Challenge 1:
Answer these questions from the quarterly report on the Company's mineral and oil interests:
(a) On what date did the Company terminate its Option Agreement with Miranda U.S.A. Inc.?
(b) What formations does the West Queensdale project target?
(c) How much were consulting fees for the quarter ended May 31, 2007?
Challenge 2:
Resume the quarterly report on the Company's mineral and oil interests, picking up after its final sentence.

Supplied passage:
━━━━━━

Coal Canyon, Cortez Area, Eureka County, Nevada

On April 6, 2005, we acquired an option to earn a 60% interest in mineral claims in Eureka County, Nevada, containing the mineral claims Coal #1 to Coal #64 (BLM-NMC number 847957 to 848020) located in the Coal Canyon, Cortez Area, Eureka County, Nevada, United States of America. Our interest option was acquired by us for costs as set out in note 5 of the unaudited interim financial statements. The mineral lease claims are owned by Miranda U.S.A. Inc. pursuant to a 20-year mineral lease dated May 27, 2004. At the present time there are no proven reserves.

On March 23, 2007, the Company terminated the above noted Option Agreement with Miranda U.S.A. Inc.

West Queensdale, Saskatchewan, Canada

On March 15, 2007, the Company entered a Memorandum of Understanding which was subsequently partially completed on April 16, 2007, to acquire a 15% before payout (“BPO”) (7.5% after payout (“APO”)) interest in Queensdale, Saskatchewan Project from 0743608 B.C. Ltd. (Assignor), a company controlled by a Director/CEO of the Company covering the south east quarter (SE ¼) of Section twenty five (25), Township six (6), Range two (2) west of the second meridian (W2M) in the West Queensdale, Saskatchewan area (“Farmout Land”) and the north east quarter (NE ¼) of Section twenty five (25), Township six (6), Range two (2) west of the second meridian (W2M) in the West Queensdale area of southeast Saskatchewan, Canada..

The area is a well known oil and gas producing area and is considered part of the greater Williston Basin District that also extends into Wyoming.




The West Queensdale project is a postulated extension of historic reservoirs that target Alida dolomite formations. One horizontal well was drilled and completed prior to the Company’s acquisition, and was and is producing crude oil. A second horizontal well has been drilled and is being assessed, and if it is shown to also be a producing oil well, then a 15% BPO (7.5% APO interest) could be acquired by the Company as part of the Memorandum of Understanding previously signed. Management believes there is value in adding assets to the Company that produce cash flow and are more sustainable over time as a result of that cash flow.

Results of Operations for the quarter ended May 31, 2007

For the quarter ended May 31, 2007, the Company’s revenues were $54,511 while there were no revenues for the same three-month period in the prior year.   The increase in revenues was derived from the acquisition of a 15% (BPO) working interest in a natural gas well located in Saskatchewan, Canada.

For the quarter ended May 31, 2007 we incurred costs and expenses in the amount of $250,204, compared to costs and expenses of $71,626 for the corresponding period in the prior year.

This increase in costs and expenses is attributable to operating costs and administrative expenses we incurred in connection with the following:

·

The Company’s operating costs for the oil well amounted to $18,684.  The depletion costs for the quarter ending May 31, 2007 was $80,061.  There are no comparative figures for the prior period.

·

Rent payment in connection with the acquisition of office space. During the quarter ended May 31, 2007, the Company incurred $4,039 (May 31, 2006: $1,605); the increase was caused by the allocation of costs paid for accounting services and the use of premises used by the President of the Company.

·

Consulting fees increased to $123,319 (May 31, 2006: $6,420).  The increase was caused by a stock based compensation charge due to shares and warrants being issued below market price to directors of the Company.   Excluding this charge consulting fees were in line with the prior period.

━━━━━━

Data block:
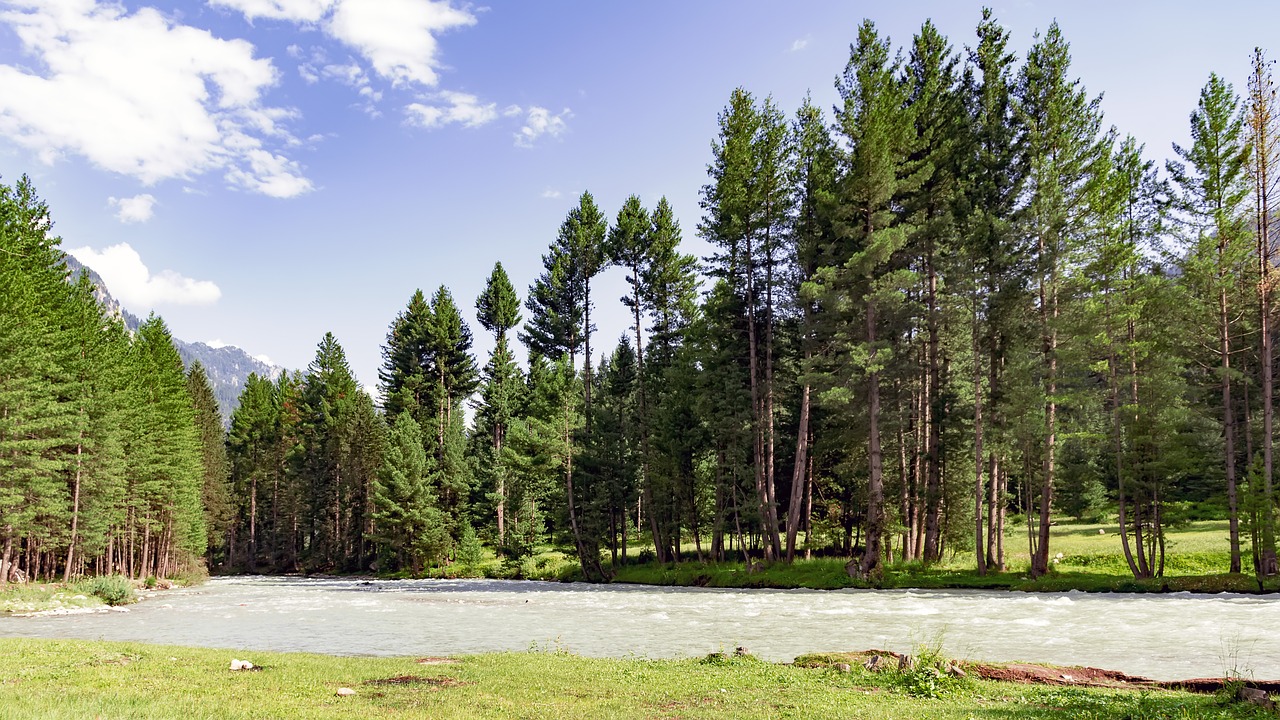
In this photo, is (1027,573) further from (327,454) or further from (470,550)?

━━━━━━

Result 1:
(a) March 23, 2007
(b) Alida dolomite formations
(c) $123,319

Result 2:
Liquidity and Capital Resources

As of May 31, 2007, we had total current assets of $63,881 (August 31, 2006:  $165,918) while our total current liabilities as of May 31, 2007 were $238,433 (August 31, 2006:  $53,093). As a result, on May 31, 2007 we had a working capital deficit of $174,552 (August 31, 2006:  working capital of $112,825). The decrease in working capital was caused by the Company’s agreement in connection with the purchase of the 15% (BPO) working interest in a natural gas well.  

The Company relied on cash on hand raised through the issue of equity capital to fund our operations during the quarter ended May 31, 2007.

The company generates revenue. However, we still anticipate the need to raise significant capital through the sale of equity securities on a private or public basis in order to sustain operations. It is uncertain whether we will be able to obtain the necessary capital.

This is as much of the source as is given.